A Espanha começou com intenção em Netanya e criou três oportunidades nos primeiros cinco minutos.

O remate de Iker Bravo foi defendido, a bola caiu para Antonio Moreno que não conseguiu direccionar para a baliza. Miguel Carvalho encontrou-se então livre fora da área, levantando o seu remate por cima da barra.

Afonso Moreira disparou um remate inofensivo ao lado aos 6 minutos, mas estava disponível para castigar a Espanha três minutos depois.
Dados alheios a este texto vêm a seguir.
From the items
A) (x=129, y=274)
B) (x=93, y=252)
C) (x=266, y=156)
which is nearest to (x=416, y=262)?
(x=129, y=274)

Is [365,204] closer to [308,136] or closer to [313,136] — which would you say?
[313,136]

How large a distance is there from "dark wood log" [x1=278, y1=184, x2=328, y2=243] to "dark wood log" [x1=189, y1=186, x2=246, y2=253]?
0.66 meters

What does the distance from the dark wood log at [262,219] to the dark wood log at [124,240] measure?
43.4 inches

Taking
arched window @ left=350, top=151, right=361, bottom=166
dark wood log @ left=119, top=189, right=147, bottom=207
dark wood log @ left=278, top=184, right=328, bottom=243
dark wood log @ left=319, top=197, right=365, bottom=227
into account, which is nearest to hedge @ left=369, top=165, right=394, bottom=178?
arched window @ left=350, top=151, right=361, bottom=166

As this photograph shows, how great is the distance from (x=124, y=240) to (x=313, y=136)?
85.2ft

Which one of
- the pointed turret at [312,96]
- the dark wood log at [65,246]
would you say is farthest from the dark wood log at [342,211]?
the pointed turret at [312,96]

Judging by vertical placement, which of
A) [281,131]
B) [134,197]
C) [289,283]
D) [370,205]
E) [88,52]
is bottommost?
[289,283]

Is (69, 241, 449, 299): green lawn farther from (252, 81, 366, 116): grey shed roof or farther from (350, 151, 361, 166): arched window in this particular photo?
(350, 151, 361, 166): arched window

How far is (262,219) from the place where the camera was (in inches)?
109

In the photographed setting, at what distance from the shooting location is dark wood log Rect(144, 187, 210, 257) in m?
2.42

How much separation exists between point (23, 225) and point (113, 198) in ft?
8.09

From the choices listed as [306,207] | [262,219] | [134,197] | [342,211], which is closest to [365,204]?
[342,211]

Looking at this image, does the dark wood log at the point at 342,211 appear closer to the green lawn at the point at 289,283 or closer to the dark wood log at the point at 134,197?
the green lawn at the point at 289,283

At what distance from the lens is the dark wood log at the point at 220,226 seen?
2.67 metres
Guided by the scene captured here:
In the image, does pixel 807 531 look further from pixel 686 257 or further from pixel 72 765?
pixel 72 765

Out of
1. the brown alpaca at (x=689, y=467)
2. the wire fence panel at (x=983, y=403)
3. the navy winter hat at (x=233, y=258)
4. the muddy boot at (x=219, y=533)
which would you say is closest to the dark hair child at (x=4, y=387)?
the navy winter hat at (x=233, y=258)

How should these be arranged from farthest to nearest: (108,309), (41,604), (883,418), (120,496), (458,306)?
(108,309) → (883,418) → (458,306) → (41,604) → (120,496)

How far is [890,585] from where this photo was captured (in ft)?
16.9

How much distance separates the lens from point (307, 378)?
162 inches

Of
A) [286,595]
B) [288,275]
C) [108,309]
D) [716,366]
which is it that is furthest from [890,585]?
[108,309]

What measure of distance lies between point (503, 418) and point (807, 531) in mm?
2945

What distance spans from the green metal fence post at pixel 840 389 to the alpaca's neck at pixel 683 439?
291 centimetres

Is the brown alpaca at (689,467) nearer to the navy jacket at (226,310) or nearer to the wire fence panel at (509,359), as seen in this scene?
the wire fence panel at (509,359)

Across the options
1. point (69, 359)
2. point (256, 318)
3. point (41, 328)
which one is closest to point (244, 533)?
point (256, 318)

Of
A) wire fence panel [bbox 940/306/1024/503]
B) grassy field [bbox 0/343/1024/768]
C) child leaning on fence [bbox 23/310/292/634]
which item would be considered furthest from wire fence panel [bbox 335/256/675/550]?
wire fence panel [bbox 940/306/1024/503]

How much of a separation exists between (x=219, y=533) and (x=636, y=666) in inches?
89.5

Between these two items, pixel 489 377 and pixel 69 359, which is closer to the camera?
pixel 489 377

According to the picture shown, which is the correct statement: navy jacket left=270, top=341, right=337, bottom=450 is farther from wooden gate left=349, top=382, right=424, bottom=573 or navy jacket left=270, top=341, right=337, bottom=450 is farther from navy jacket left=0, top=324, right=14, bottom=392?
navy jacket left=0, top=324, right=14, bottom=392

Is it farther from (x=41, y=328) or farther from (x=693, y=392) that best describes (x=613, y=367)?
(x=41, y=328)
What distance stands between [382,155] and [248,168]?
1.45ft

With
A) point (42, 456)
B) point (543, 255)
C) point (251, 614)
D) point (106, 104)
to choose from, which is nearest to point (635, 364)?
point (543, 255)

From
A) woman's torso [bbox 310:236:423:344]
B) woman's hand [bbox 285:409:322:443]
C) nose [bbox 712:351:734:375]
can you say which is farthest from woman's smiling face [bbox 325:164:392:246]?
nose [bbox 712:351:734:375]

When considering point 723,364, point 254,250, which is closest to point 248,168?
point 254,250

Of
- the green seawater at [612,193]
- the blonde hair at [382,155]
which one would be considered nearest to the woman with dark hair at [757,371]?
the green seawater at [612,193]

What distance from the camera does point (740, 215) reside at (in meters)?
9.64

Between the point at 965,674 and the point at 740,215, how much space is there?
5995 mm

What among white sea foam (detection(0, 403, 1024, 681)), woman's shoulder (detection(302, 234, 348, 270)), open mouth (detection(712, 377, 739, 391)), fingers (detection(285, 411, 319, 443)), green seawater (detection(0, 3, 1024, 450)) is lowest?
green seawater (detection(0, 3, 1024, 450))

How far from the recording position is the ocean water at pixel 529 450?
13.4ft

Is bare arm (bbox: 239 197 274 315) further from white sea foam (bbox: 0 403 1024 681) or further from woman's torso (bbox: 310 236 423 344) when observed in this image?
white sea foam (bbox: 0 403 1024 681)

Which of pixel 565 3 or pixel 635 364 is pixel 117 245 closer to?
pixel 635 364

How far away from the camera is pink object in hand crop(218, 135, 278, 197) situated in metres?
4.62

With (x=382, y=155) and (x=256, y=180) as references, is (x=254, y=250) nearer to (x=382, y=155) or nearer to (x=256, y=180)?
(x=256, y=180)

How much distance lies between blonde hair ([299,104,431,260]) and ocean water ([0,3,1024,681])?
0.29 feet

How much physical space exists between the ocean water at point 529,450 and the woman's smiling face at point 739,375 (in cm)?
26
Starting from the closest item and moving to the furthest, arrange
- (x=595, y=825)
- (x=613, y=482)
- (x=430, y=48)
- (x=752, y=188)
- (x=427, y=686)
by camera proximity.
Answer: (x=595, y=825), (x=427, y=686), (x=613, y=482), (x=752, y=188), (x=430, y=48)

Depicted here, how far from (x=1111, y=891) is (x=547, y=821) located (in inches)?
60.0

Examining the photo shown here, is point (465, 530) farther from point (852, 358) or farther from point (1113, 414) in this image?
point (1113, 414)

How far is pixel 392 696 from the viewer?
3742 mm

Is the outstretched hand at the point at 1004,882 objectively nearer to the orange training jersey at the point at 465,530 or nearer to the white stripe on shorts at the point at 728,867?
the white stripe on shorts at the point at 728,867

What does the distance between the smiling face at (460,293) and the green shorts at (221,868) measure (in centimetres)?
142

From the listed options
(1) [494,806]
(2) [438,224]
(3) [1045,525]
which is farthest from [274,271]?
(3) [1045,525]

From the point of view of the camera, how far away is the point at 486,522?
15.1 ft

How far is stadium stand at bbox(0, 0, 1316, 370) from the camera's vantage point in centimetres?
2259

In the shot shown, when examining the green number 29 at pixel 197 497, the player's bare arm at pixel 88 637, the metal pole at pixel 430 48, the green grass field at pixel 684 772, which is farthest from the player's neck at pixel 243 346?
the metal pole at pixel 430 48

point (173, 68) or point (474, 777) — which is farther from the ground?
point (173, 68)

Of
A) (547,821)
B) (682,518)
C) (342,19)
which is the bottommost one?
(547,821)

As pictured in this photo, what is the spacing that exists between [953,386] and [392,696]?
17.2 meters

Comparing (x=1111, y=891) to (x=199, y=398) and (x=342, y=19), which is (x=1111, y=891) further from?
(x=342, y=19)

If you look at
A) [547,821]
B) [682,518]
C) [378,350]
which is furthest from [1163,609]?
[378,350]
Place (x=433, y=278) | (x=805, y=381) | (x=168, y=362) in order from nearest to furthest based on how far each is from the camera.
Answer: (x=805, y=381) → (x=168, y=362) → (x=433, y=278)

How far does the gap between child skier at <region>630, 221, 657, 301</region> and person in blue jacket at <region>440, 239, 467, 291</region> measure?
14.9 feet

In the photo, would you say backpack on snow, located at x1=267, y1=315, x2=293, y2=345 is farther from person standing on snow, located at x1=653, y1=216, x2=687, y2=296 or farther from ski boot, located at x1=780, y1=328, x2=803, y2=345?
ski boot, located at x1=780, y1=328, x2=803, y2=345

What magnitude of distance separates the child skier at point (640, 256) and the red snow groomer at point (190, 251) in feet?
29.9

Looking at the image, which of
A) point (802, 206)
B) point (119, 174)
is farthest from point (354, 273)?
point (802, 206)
Javier Boñar fez um passe terrível em sua própria área de 18 jardas, Moreira mostrando grande habilidade para pegar a bola no peito e passar por Nono.

A decepção de Boñar foi apagada aos 17 minutos, quando ele estava à disposição para empatar. O cruzamento de Iván Garriel para a área de perigo foi desviado por Wassim Keddari, com Boar a passar por cima de Leonardo Barroso e a cabecear Diogo Fernandes.

A Espanha continuou a criar oportunidades, com Miguel Carvalho a rematar por cima da barra e falhar outra tentativa minutos depois, o remate de Dani Pérez defendido e o remate de Carvalho a sair ao lado.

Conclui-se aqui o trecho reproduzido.